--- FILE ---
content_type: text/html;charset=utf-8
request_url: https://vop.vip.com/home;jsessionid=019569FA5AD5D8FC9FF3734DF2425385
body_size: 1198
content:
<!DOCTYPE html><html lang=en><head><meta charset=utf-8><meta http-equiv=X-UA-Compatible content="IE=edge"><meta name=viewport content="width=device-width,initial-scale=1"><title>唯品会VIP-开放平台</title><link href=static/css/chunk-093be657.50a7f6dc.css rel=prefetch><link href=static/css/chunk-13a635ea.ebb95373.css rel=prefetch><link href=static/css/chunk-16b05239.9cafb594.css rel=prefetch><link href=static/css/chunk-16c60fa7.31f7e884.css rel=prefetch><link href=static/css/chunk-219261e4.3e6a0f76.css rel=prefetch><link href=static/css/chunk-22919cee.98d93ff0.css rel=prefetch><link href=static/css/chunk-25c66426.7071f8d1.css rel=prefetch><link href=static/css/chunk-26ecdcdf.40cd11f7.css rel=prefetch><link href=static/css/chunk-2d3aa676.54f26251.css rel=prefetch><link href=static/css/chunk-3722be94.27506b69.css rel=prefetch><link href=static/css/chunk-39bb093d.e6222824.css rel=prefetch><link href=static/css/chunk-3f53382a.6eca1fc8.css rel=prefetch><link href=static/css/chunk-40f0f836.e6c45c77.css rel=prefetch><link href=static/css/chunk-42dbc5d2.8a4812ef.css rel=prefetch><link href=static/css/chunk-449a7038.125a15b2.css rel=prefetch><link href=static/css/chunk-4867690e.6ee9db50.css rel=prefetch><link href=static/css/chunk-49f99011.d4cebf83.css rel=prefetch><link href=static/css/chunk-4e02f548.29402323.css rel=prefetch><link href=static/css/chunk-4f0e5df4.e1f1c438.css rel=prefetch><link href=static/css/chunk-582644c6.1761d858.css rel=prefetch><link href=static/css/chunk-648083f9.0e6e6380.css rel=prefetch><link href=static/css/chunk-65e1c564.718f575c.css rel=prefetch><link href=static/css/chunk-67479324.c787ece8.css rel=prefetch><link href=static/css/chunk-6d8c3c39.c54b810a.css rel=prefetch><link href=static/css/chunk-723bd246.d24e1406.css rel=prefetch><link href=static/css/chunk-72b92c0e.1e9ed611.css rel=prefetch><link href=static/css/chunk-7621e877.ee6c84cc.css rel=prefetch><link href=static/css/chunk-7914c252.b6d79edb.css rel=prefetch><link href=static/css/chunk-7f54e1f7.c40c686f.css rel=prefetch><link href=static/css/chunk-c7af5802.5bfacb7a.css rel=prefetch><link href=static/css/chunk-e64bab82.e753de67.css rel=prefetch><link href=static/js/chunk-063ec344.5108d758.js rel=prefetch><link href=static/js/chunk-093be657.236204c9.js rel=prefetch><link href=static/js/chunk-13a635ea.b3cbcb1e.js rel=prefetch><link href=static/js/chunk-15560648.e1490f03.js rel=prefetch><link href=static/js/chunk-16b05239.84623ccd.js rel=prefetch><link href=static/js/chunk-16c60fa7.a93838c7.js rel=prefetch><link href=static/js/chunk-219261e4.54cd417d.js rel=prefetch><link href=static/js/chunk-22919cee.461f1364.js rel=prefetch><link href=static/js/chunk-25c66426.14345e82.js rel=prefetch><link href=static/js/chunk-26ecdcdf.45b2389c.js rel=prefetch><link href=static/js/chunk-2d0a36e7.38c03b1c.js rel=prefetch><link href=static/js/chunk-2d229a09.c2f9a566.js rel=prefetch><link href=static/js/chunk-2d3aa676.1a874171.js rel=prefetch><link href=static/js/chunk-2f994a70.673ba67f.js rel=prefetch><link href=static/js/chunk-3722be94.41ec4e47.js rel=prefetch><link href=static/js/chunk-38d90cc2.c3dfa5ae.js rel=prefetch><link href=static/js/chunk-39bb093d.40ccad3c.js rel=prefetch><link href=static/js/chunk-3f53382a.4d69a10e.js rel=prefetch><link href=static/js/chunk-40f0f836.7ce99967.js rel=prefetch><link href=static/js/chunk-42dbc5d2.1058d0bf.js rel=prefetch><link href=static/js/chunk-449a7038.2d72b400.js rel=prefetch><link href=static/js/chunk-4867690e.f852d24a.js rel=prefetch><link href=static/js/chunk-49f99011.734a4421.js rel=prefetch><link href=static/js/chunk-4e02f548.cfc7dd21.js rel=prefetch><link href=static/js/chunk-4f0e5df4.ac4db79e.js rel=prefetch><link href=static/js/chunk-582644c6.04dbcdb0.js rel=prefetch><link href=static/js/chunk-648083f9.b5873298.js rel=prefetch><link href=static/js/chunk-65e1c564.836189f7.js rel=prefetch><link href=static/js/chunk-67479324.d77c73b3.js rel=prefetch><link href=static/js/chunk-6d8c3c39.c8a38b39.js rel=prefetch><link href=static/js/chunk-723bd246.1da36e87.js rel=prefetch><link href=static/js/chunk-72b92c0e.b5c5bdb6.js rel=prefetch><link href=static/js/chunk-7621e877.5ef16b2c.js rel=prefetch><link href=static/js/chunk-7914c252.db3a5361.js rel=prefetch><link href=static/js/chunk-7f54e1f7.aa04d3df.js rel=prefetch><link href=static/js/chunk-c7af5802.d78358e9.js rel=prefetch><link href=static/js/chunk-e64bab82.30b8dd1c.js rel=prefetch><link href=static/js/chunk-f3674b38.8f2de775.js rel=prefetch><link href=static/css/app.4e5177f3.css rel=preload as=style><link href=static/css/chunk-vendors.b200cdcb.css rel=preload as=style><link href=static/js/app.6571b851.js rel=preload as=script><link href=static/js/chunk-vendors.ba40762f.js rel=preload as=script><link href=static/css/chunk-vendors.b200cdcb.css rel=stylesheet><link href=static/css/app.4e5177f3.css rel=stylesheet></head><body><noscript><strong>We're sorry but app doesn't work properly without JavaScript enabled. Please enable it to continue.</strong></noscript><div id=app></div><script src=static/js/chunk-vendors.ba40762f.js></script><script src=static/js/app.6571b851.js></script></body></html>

^^^^^^^^

Your task is to print the whole listing again exactly.

--- FILE ---
content_type: text/html;charset=utf-8
request_url: https://vop.vip.com/home;jsessionid=019569FA5AD5D8FC9FF3734DF2425385
body_size: 1198
content:
<!DOCTYPE html><html lang=en><head><meta charset=utf-8><meta http-equiv=X-UA-Compatible content="IE=edge"><meta name=viewport content="width=device-width,initial-scale=1"><title>唯品会VIP-开放平台</title><link href=static/css/chunk-093be657.50a7f6dc.css rel=prefetch><link href=static/css/chunk-13a635ea.ebb95373.css rel=prefetch><link href=static/css/chunk-16b05239.9cafb594.css rel=prefetch><link href=static/css/chunk-16c60fa7.31f7e884.css rel=prefetch><link href=static/css/chunk-219261e4.3e6a0f76.css rel=prefetch><link href=static/css/chunk-22919cee.98d93ff0.css rel=prefetch><link href=static/css/chunk-25c66426.7071f8d1.css rel=prefetch><link href=static/css/chunk-26ecdcdf.40cd11f7.css rel=prefetch><link href=static/css/chunk-2d3aa676.54f26251.css rel=prefetch><link href=static/css/chunk-3722be94.27506b69.css rel=prefetch><link href=static/css/chunk-39bb093d.e6222824.css rel=prefetch><link href=static/css/chunk-3f53382a.6eca1fc8.css rel=prefetch><link href=static/css/chunk-40f0f836.e6c45c77.css rel=prefetch><link href=static/css/chunk-42dbc5d2.8a4812ef.css rel=prefetch><link href=static/css/chunk-449a7038.125a15b2.css rel=prefetch><link href=static/css/chunk-4867690e.6ee9db50.css rel=prefetch><link href=static/css/chunk-49f99011.d4cebf83.css rel=prefetch><link href=static/css/chunk-4e02f548.29402323.css rel=prefetch><link href=static/css/chunk-4f0e5df4.e1f1c438.css rel=prefetch><link href=static/css/chunk-582644c6.1761d858.css rel=prefetch><link href=static/css/chunk-648083f9.0e6e6380.css rel=prefetch><link href=static/css/chunk-65e1c564.718f575c.css rel=prefetch><link href=static/css/chunk-67479324.c787ece8.css rel=prefetch><link href=static/css/chunk-6d8c3c39.c54b810a.css rel=prefetch><link href=static/css/chunk-723bd246.d24e1406.css rel=prefetch><link href=static/css/chunk-72b92c0e.1e9ed611.css rel=prefetch><link href=static/css/chunk-7621e877.ee6c84cc.css rel=prefetch><link href=static/css/chunk-7914c252.b6d79edb.css rel=prefetch><link href=static/css/chunk-7f54e1f7.c40c686f.css rel=prefetch><link href=static/css/chunk-c7af5802.5bfacb7a.css rel=prefetch><link href=static/css/chunk-e64bab82.e753de67.css rel=prefetch><link href=static/js/chunk-063ec344.5108d758.js rel=prefetch><link href=static/js/chunk-093be657.236204c9.js rel=prefetch><link href=static/js/chunk-13a635ea.b3cbcb1e.js rel=prefetch><link href=static/js/chunk-15560648.e1490f03.js rel=prefetch><link href=static/js/chunk-16b05239.84623ccd.js rel=prefetch><link href=static/js/chunk-16c60fa7.a93838c7.js rel=prefetch><link href=static/js/chunk-219261e4.54cd417d.js rel=prefetch><link href=static/js/chunk-22919cee.461f1364.js rel=prefetch><link href=static/js/chunk-25c66426.14345e82.js rel=prefetch><link href=static/js/chunk-26ecdcdf.45b2389c.js rel=prefetch><link href=static/js/chunk-2d0a36e7.38c03b1c.js rel=prefetch><link href=static/js/chunk-2d229a09.c2f9a566.js rel=prefetch><link href=static/js/chunk-2d3aa676.1a874171.js rel=prefetch><link href=static/js/chunk-2f994a70.673ba67f.js rel=prefetch><link href=static/js/chunk-3722be94.41ec4e47.js rel=prefetch><link href=static/js/chunk-38d90cc2.c3dfa5ae.js rel=prefetch><link href=static/js/chunk-39bb093d.40ccad3c.js rel=prefetch><link href=static/js/chunk-3f53382a.4d69a10e.js rel=prefetch><link href=static/js/chunk-40f0f836.7ce99967.js rel=prefetch><link href=static/js/chunk-42dbc5d2.1058d0bf.js rel=prefetch><link href=static/js/chunk-449a7038.2d72b400.js rel=prefetch><link href=static/js/chunk-4867690e.f852d24a.js rel=prefetch><link href=static/js/chunk-49f99011.734a4421.js rel=prefetch><link href=static/js/chunk-4e02f548.cfc7dd21.js rel=prefetch><link href=static/js/chunk-4f0e5df4.ac4db79e.js rel=prefetch><link href=static/js/chunk-582644c6.04dbcdb0.js rel=prefetch><link href=static/js/chunk-648083f9.b5873298.js rel=prefetch><link href=static/js/chunk-65e1c564.836189f7.js rel=prefetch><link href=static/js/chunk-67479324.d77c73b3.js rel=prefetch><link href=static/js/chunk-6d8c3c39.c8a38b39.js rel=prefetch><link href=static/js/chunk-723bd246.1da36e87.js rel=prefetch><link href=static/js/chunk-72b92c0e.b5c5bdb6.js rel=prefetch><link href=static/js/chunk-7621e877.5ef16b2c.js rel=prefetch><link href=static/js/chunk-7914c252.db3a5361.js rel=prefetch><link href=static/js/chunk-7f54e1f7.aa04d3df.js rel=prefetch><link href=static/js/chunk-c7af5802.d78358e9.js rel=prefetch><link href=static/js/chunk-e64bab82.30b8dd1c.js rel=prefetch><link href=static/js/chunk-f3674b38.8f2de775.js rel=prefetch><link href=static/css/app.4e5177f3.css rel=preload as=style><link href=static/css/chunk-vendors.b200cdcb.css rel=preload as=style><link href=static/js/app.6571b851.js rel=preload as=script><link href=static/js/chunk-vendors.ba40762f.js rel=preload as=script><link href=static/css/chunk-vendors.b200cdcb.css rel=stylesheet><link href=static/css/app.4e5177f3.css rel=stylesheet></head><body><noscript><strong>We're sorry but app doesn't work properly without JavaScript enabled. Please enable it to continue.</strong></noscript><div id=app></div><script src=static/js/chunk-vendors.ba40762f.js></script><script src=static/js/app.6571b851.js></script></body></html>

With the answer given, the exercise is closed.